-- What you have to do --
Please copy out the items from the line that contains "What is the measured distance" through the last item, replacing "distance" with "separation" and leaving everything else unchanged.

----------

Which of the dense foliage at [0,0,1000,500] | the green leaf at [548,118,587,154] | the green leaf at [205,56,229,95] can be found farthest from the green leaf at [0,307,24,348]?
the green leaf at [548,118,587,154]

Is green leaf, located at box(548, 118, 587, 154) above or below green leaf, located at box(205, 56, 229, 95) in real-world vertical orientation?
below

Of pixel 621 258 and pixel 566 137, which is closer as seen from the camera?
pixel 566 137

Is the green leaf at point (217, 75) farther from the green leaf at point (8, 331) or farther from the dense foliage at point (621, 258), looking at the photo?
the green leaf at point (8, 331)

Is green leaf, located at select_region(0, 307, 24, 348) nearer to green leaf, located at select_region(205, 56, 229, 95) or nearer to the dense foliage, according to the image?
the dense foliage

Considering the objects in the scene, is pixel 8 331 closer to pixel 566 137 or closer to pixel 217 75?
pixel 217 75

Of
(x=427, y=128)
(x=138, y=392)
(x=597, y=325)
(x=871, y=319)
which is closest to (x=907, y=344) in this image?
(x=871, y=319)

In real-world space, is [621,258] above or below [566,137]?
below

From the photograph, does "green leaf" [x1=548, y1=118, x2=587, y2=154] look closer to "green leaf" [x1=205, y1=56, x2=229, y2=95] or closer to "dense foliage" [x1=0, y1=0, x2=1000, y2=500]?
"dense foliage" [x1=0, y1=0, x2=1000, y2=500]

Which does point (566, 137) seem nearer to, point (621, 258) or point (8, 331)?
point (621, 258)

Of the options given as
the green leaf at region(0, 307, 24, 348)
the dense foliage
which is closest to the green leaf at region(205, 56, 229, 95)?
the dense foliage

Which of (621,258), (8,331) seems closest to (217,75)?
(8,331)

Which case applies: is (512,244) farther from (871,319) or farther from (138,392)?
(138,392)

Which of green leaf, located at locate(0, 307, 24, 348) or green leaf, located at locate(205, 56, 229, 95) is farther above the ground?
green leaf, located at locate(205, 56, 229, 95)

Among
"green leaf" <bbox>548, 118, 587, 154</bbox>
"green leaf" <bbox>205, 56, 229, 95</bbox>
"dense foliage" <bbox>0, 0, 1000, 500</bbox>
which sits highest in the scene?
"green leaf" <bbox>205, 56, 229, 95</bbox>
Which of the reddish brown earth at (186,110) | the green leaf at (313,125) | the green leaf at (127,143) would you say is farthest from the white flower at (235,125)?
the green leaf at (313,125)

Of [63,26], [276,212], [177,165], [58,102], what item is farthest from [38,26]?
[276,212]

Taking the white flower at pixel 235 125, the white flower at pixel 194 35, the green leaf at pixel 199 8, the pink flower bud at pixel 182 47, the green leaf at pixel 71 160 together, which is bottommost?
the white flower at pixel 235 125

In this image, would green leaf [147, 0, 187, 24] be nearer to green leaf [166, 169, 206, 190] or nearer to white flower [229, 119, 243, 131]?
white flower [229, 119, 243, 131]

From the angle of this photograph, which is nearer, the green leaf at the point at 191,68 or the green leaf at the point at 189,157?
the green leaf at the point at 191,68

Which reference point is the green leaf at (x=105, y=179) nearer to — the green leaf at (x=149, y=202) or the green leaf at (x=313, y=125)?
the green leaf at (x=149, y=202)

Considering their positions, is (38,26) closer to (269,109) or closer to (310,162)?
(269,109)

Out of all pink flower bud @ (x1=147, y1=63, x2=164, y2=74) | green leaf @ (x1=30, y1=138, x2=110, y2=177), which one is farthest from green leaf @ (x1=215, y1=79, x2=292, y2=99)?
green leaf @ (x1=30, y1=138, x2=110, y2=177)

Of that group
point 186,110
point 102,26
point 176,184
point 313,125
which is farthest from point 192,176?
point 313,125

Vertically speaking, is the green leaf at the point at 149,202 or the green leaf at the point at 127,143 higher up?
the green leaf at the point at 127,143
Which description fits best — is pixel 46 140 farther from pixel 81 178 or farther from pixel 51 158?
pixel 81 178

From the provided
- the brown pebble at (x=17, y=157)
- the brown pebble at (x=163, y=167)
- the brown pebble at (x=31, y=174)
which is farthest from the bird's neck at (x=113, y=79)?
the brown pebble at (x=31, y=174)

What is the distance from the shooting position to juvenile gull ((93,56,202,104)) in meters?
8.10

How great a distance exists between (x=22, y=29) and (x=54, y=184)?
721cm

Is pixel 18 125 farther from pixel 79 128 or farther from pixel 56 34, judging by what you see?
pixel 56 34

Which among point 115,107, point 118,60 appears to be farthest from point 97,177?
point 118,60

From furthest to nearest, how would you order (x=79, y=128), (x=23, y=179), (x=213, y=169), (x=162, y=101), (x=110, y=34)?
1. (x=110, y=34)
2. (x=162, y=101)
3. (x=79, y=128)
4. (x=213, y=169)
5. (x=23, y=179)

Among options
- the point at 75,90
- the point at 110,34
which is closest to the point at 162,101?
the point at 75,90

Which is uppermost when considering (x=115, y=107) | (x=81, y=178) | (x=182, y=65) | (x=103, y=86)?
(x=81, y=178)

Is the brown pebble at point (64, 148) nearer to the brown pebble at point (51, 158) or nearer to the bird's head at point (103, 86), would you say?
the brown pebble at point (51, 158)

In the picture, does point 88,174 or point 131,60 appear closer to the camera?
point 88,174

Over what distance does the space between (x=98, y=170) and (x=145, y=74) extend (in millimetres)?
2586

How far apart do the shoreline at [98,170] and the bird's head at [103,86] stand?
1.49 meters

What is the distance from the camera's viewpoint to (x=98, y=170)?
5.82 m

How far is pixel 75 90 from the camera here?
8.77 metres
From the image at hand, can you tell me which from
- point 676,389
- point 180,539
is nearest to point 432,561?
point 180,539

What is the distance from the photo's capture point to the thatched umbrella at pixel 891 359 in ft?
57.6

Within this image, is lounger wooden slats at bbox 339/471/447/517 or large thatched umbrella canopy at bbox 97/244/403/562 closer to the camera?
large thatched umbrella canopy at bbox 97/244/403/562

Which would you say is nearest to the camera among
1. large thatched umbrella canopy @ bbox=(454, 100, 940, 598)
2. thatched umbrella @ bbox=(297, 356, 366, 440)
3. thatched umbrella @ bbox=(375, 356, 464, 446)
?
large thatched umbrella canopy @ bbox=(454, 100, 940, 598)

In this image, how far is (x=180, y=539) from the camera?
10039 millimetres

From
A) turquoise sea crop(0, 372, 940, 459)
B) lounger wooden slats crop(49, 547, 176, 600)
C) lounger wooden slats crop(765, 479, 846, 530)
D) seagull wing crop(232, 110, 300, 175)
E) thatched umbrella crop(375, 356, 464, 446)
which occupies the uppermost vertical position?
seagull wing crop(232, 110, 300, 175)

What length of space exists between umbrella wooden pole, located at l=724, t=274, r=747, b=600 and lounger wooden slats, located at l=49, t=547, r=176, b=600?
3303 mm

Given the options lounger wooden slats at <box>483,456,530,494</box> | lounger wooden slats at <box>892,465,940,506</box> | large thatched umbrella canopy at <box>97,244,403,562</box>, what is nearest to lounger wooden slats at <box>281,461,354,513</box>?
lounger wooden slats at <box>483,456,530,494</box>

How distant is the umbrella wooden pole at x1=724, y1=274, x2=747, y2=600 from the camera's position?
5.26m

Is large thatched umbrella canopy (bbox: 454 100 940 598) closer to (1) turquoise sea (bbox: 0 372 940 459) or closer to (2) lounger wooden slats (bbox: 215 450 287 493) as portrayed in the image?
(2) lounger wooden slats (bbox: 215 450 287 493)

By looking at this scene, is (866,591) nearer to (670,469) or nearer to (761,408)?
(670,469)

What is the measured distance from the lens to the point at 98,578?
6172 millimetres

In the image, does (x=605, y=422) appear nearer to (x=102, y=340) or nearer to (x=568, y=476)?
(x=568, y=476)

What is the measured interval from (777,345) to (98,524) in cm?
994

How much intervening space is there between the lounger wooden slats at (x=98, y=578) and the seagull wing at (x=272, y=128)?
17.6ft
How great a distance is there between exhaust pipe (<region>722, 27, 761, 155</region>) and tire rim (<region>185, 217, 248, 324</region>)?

----------

-- The reply --
What is the measured separation from the lens to the point at 98,578?
6172 millimetres

In the image, does (x=605, y=422) appear nearer to (x=102, y=340) or nearer to (x=568, y=476)?
(x=568, y=476)

What is the measured interval from (777,345) to (98,524) in cm?
994

How much intervening space is there between the lounger wooden slats at (x=98, y=578) and the seagull wing at (x=272, y=128)?
17.6ft
How great a separation is there between exhaust pipe (<region>722, 27, 761, 155</region>) and tire rim (<region>185, 217, 248, 324</region>)?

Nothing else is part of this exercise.